---------- RECORDS PROVIDED ----------

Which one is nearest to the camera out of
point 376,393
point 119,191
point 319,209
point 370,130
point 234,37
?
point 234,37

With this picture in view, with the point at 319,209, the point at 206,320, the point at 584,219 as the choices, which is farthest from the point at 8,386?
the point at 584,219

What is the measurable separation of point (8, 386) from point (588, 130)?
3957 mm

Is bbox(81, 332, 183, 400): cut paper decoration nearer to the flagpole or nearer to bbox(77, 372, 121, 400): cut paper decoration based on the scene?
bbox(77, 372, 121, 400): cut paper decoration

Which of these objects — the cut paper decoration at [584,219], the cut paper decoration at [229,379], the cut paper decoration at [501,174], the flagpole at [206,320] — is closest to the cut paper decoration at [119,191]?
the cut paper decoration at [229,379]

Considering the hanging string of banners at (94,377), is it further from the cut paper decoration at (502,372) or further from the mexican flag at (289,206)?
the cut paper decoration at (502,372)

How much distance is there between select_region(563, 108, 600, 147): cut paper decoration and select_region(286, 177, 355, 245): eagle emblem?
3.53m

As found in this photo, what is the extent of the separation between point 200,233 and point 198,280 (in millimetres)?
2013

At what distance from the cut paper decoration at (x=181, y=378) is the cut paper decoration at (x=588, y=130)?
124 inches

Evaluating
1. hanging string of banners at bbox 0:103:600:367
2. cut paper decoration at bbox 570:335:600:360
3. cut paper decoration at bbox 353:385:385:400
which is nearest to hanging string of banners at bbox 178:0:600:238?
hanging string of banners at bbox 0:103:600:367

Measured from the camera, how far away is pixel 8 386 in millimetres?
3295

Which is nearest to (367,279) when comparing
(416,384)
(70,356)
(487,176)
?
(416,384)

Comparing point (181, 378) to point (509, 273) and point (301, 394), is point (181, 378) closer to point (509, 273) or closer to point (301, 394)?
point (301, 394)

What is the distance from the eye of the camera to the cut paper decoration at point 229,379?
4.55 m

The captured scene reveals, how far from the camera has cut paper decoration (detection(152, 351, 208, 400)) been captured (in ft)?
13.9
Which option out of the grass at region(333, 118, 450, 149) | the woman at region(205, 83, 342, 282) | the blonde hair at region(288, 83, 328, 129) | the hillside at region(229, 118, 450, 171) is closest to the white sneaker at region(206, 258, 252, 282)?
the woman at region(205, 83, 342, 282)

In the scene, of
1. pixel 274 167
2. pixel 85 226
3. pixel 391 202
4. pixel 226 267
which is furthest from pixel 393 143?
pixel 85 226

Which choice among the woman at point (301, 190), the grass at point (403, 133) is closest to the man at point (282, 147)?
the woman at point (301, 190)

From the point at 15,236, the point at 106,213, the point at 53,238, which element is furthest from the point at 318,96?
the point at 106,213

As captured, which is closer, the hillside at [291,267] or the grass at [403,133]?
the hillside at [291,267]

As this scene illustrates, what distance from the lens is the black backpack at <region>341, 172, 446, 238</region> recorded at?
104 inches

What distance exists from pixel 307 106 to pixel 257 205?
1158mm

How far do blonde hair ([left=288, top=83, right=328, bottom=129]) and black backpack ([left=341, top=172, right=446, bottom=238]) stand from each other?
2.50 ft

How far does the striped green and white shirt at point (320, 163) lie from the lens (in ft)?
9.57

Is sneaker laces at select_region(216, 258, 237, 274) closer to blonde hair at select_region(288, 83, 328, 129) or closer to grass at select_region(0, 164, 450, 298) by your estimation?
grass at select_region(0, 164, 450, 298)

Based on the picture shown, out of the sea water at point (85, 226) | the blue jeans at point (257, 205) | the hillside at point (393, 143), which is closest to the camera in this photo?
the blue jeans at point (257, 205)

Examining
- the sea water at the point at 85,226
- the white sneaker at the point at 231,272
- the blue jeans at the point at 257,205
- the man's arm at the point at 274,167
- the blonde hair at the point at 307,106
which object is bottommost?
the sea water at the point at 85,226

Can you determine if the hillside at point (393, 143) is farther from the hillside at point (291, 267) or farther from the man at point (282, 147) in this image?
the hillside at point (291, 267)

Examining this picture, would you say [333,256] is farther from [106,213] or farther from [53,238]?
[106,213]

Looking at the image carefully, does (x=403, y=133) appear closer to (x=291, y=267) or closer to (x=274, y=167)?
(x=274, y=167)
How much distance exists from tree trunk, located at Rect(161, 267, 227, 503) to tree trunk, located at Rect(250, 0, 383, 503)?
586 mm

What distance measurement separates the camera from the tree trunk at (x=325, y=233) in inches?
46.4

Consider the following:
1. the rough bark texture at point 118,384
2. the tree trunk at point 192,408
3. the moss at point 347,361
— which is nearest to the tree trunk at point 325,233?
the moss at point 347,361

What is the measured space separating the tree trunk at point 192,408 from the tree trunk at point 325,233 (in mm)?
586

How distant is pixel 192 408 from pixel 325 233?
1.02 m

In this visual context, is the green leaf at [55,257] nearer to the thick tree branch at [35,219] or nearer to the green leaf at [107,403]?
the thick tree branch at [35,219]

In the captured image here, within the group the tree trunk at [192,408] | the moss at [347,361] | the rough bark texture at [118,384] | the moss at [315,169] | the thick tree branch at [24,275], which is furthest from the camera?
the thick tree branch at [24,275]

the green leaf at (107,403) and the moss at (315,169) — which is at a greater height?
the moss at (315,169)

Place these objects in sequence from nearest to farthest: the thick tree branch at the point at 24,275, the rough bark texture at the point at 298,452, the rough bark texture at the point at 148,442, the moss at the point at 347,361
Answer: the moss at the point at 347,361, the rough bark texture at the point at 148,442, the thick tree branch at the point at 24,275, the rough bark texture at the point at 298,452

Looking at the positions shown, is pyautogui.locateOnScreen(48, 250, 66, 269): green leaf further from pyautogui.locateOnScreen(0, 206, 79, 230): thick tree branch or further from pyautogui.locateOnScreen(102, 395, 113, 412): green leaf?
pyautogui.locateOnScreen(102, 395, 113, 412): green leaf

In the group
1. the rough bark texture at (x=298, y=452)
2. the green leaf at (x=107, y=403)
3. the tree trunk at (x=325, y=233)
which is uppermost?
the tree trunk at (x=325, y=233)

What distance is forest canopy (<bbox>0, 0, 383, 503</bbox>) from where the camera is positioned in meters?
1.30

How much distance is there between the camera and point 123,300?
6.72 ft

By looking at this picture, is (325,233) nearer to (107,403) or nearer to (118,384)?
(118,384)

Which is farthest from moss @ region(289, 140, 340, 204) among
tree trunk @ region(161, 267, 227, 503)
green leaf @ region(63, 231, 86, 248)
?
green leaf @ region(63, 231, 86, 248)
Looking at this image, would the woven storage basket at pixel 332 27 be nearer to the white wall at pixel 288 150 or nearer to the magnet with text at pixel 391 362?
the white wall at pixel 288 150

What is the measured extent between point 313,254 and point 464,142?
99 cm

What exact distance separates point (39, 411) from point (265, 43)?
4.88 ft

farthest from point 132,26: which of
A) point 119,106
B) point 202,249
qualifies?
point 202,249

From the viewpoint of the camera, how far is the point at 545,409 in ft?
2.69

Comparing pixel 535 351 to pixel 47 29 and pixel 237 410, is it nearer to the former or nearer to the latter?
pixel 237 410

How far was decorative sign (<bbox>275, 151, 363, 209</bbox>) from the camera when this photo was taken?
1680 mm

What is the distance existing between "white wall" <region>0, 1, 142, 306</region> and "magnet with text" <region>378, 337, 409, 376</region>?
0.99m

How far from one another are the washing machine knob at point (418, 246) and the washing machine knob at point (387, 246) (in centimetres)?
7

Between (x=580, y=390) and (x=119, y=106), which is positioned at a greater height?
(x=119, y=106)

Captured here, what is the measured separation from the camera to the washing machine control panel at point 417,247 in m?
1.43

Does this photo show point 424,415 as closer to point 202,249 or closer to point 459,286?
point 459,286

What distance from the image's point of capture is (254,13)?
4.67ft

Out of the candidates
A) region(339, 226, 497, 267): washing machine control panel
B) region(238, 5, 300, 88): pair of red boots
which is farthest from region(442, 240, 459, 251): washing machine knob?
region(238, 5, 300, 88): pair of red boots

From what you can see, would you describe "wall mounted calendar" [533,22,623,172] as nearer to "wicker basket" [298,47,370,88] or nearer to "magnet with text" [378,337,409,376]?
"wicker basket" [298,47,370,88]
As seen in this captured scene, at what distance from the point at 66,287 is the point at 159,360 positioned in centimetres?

----------

STATED TASK: Starting at the line that contains "From the viewpoint" and ending at the last line of the records, arrange those lines as a numbered list, leaving out blank lines.

RESULT OF THE EXERCISE:
1. From the viewpoint of the camera, how far is the point at 545,409 in ft?
2. 2.69
3. Comparing pixel 535 351 to pixel 47 29 and pixel 237 410, is it nearer to the former or nearer to the latter?
4. pixel 237 410
5. How far was decorative sign (<bbox>275, 151, 363, 209</bbox>) from the camera when this photo was taken?
6. 1680 mm
7. What is the distance existing between "white wall" <region>0, 1, 142, 306</region> and "magnet with text" <region>378, 337, 409, 376</region>?
8. 0.99m
9. How far from one another are the washing machine knob at point (418, 246) and the washing machine knob at point (387, 246) (in centimetres)?
10. 7
11. Between (x=580, y=390) and (x=119, y=106), which is positioned at a greater height?
12. (x=119, y=106)
13. Captured here, what is the measured separation from the camera to the washing machine control panel at point 417,247 in m?
14. 1.43
15. Does this photo show point 424,415 as closer to point 202,249 or closer to point 459,286?
16. point 459,286
17. What distance from the image's point of capture is (254,13)?
18. 4.67ft
19. Out of the candidates
20. A) region(339, 226, 497, 267): washing machine control panel
21. B) region(238, 5, 300, 88): pair of red boots
22. which is farthest from region(442, 240, 459, 251): washing machine knob?
23. region(238, 5, 300, 88): pair of red boots
24. From what you can see, would you describe "wall mounted calendar" [533,22,623,172] as nearer to "wicker basket" [298,47,370,88] or nearer to "magnet with text" [378,337,409,376]?
25. "wicker basket" [298,47,370,88]
26. As seen in this captured scene, at what distance from the point at 66,287 is the point at 159,360 positioned in centimetres?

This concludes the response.